Il 70% delle procedure viene quindi ancora fatto con le procedure tradizionali. In un paese come l’Italia, la questione dei vincoli potrebbe spiegare da sola una grossa fetta di quella stragrande maggioranza di domande fatte ancora con le più lunghe e complicate procedure standard, nonostante le presunte semplificazioni.

Le aree di particolare pregio, sottoposte a vincolo di tutela, coprono quasi la metà del territorio nazionale: sono pari al 46,9% dell’intero Paese, secondo l’Istat.

Arera, da parte sua, dovrebbe deliberare l’aggiornamento del Tica entro il 12 dicembre 2022 e, nell’ambito di tale adeguamento per l’accesso all’iter semplificato, potrebbe includere non solo l’innalzamento del limite da 50 a 200 kWp, ma anche chiarire la questione delle superfici non complanari.

In realtà, se per l’applicazione dei criteri di natura “elettrica” è necessario attendere l’aggiornamento del Tica, i criteri di natura prettamente “edilizia” dovrebbero diventare definitivamente operativi con la conversione in legge dei decreti e l’emanazione dei provvedimenti attuativi, che nel caso dell’aggiornamento della normativa per l’accesso all’iter semplificato risalgono a marzo 2022, cioè più di sei mesi fa.

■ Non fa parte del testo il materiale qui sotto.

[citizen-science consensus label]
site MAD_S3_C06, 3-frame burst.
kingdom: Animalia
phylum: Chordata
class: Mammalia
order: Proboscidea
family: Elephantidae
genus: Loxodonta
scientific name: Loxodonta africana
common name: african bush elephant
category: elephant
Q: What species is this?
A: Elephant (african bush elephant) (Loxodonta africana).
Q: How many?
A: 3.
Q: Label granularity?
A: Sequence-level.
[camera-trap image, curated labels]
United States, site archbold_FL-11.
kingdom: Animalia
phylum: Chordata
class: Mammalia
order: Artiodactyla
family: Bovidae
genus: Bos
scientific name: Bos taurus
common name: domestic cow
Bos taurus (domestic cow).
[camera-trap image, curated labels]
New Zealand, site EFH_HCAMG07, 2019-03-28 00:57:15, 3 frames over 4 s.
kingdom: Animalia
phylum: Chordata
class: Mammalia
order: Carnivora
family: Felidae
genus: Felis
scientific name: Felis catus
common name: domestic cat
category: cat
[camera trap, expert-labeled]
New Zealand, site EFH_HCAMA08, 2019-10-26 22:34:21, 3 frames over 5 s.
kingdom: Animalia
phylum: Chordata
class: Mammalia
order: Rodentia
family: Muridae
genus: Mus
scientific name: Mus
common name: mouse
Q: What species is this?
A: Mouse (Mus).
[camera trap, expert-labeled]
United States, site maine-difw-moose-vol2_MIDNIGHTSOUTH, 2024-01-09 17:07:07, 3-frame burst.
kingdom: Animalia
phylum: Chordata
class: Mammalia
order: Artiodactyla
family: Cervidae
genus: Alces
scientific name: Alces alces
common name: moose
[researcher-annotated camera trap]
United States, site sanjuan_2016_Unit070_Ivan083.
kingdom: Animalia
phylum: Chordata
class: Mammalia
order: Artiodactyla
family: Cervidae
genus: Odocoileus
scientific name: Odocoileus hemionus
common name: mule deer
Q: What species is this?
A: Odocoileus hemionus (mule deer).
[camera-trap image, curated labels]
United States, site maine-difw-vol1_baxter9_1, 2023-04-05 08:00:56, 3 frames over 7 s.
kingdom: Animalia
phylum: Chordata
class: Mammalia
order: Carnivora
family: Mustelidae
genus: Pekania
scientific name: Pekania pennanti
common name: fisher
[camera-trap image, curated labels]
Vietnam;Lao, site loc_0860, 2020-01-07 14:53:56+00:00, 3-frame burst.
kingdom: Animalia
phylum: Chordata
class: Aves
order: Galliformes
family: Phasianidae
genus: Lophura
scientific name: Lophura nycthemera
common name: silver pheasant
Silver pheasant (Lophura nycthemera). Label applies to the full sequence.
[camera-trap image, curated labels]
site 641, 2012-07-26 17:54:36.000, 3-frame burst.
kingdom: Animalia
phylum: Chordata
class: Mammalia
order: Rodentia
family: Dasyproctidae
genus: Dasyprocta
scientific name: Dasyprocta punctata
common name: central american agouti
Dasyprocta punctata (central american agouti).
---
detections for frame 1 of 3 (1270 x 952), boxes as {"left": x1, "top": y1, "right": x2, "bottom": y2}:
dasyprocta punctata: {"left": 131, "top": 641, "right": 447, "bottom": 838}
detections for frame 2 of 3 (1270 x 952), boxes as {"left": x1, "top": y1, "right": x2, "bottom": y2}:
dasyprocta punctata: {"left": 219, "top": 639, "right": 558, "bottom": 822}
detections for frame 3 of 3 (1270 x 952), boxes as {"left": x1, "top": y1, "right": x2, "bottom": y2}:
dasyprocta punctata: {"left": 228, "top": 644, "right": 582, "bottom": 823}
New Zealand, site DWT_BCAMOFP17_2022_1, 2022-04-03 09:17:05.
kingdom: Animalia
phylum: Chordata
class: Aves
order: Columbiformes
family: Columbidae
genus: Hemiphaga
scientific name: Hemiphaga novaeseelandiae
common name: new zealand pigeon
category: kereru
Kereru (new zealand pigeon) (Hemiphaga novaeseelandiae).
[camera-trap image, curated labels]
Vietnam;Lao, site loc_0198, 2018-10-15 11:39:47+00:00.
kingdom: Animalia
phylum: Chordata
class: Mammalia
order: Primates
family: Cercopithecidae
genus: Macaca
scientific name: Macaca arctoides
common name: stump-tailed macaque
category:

“A partire dal 3 marzo 2022, le modalità di cui all’articolo 7 bis, comma 5 del decreto legislativo 28/2011 ricomprendono tutte le tipologie di realizzazione degli impianti. Quindi, visto che oggi l’articolo si riferisce a tutti i tipi di impianti su tetto, anche il modello semplificato dovrebbe riferirsi a tutti gli impianti su tetto”, ci ha detto Emilio Sani, avvocato esperto in energie rinnovabili dello studio legale Sani Zangrando e consigliere di Italia Solare.

“Questo si rileva anche dal decreto 2 agosto 2022, n. 297, che, ove identifica il campo di applicazione dell’estensione a 200 kWp del modello unico semplificato, fa espresso riferimento al testo nuovo dell’articolo 7 bis comma 5 del D. Lgs 28/2011, che si riferisce a tutte le tipologie di impianto su tetto”, ha proseguito Sani.

“Sarebbe opportuno che Arera o il Ministero, che ha già chiarito che per gli impianti sino a 200 kWp il modello unico si applica a tutte le tipologie di impianti, chiariscano che, nelle more della estensione a 200 kWp, anche il Decreto 19 maggio 2015 va interpretato facendo riferimento al nuovo testo dell’articolo 7 bis comma 5 e non a quello vigente sino al 2021”, ha concluso il consigliere.

La strada delle semplificazioni è insomma lastricata di buone intenzioni, dove troppo spesso, però, si finisce per fare un passo avanti e due indietro.